Opioid abuse tells a tragic American story since avoidable deaths began in the 1990s. Nearly 700,000 people lost their lives to overdoses of OxyContin and offshoots of the highly addictive painkiller.
Overdose deaths from opioids are now decreasing, but the damage to the victims, when magnified, forms a large pool of loved ones, friends, and community members.
For those most impacted and waiting for justice, 2025 can be a year of accountability.
Lawsuits have determined billions of restitution dollars are owed victims by OxyContin maker Purdue Pharma and other companies that fueled the sale of opioids. States and communities ravaged by the opioid crisis would also receive compensation for treatment programs.

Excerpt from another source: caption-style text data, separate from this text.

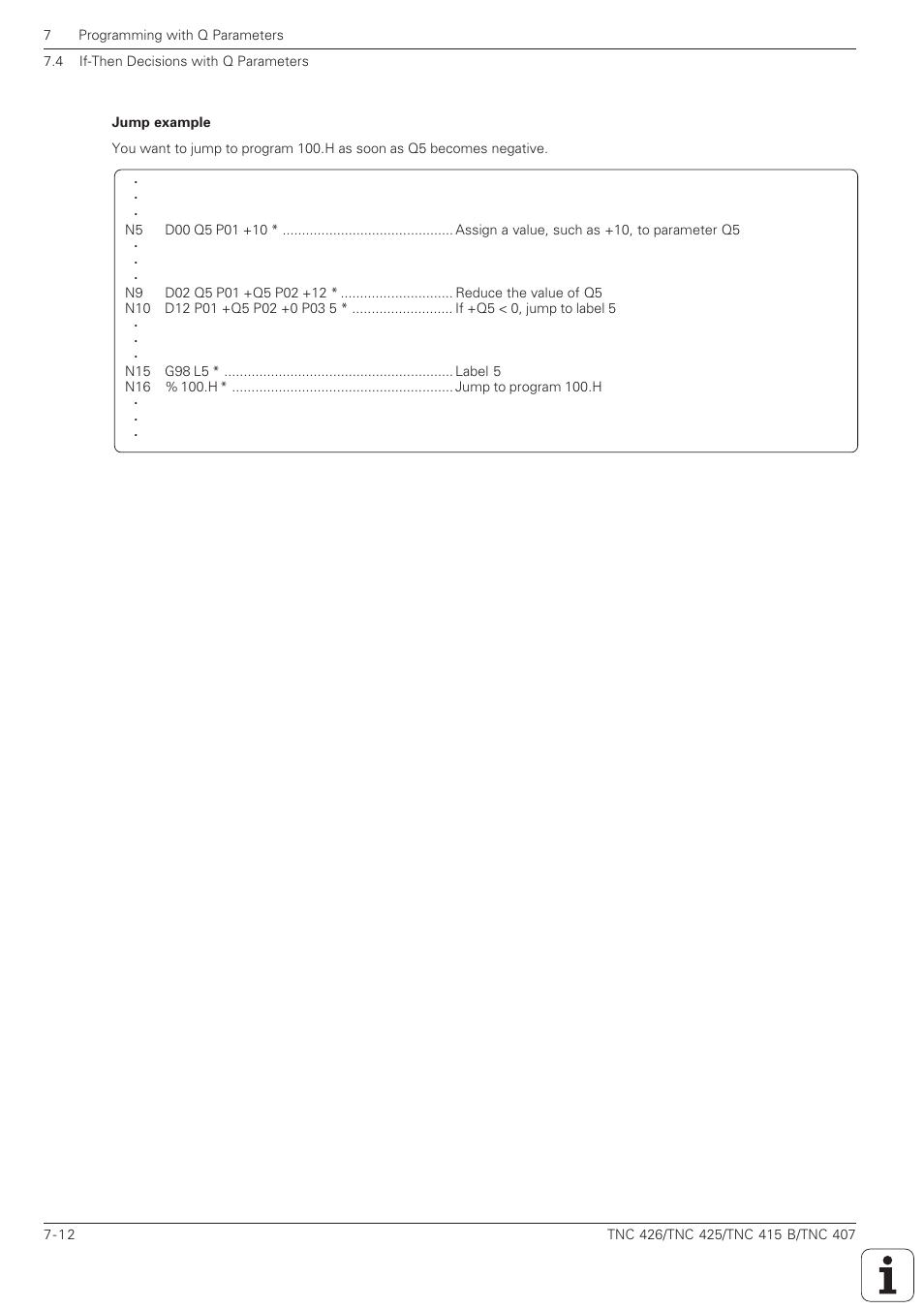 HEIDENHAIN TNC 407 (280 580) ISO Programming User Manual | Page 201 / 333
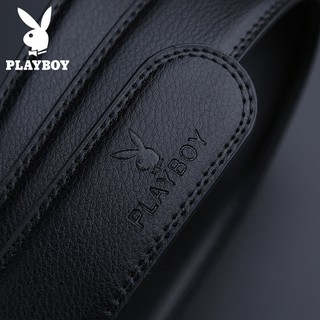 Thắt lưng nam Playboy Thắt lưng da bò mặc da thật Thắt lưng nam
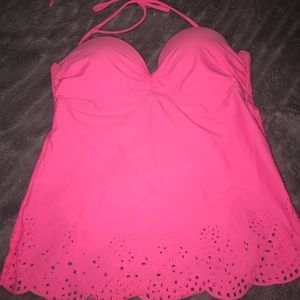 pink bathing suit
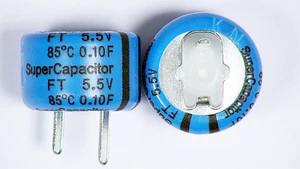1 x Supercondensador KEMET 0.1F Supercap FT Serie 5.5V Memoria de CC Respaldo TH PCB - Imagen 1 de 1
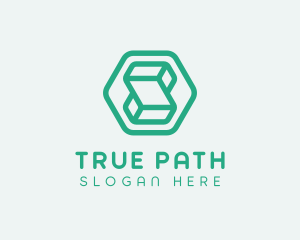 Modern Geometric Technology logo design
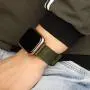 Misker Nylon Band Compatible with Apple Watch Band 44mm 42mm 40mm 38mm,Breathable Sport Strap with Metal Buckle Compatible with iwatch Series 5/4/3/2/1 (2-Packs Army Green/Gray, 38mm/40mm)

Much of the money hasn’t been paid out yet. A final settlement of $7.4 billion with Purdue Pharma and its former owner, the Sackler Family, occurred Thursday, ending a five-year legal fight over the issue.
Americans can oversee where that money goes. The key is for communities to reach out and grab control.
Aneri Pattani, a senior correspondent at Kaiser Family Foundation Health News (KFF Health News), covers the opioid story. She points out the “public and average readers are hugely important when it comes to watching this money and holding governments accountable for spending it appropriately.”
Settlement money sent to the states will be designated for spending by state and local officials.
Pattani, KFF Health News, and other organizations want to empower people who were victims. They have created online databases where anyone can check and see how much settlement money has been awarded and where it went.
Beth Macy, the author of the bestselling novel and Netflix series, “Dopesick: Dealers, Doctors, and the Drug Company that Addicted America,” embedded as a newspaper reporter in western Virginia at the height of the opioid epidemic. She chronicled the pain and trauma of addicted people and their families.
She writes that they “want there to be consequences, like jail time, because what’s keeping another family of millionaires that want to be billionaires from doing the same thing.”
Money certainly is no replacement for a lost loved one, but taking some control of where and how it is spent can make for a lasting legacy.
If you see something you don’t like, reporter Pattani suggests, “Ask your city councilors or county commissioners how much they’ve received so far and how they’ve spent it. Suggest ideas for ways you think the money could do the most good.”
Here are two databases to track the settlement money. https://www.nationalopioidofficialsettlement.com/Home/StateAllocationAmounts and https://kffhealthnews.org/opioid-settlements/.
Billions of dollars are involved even as no amount of money can repair the human devastation caused by the opioid crisis.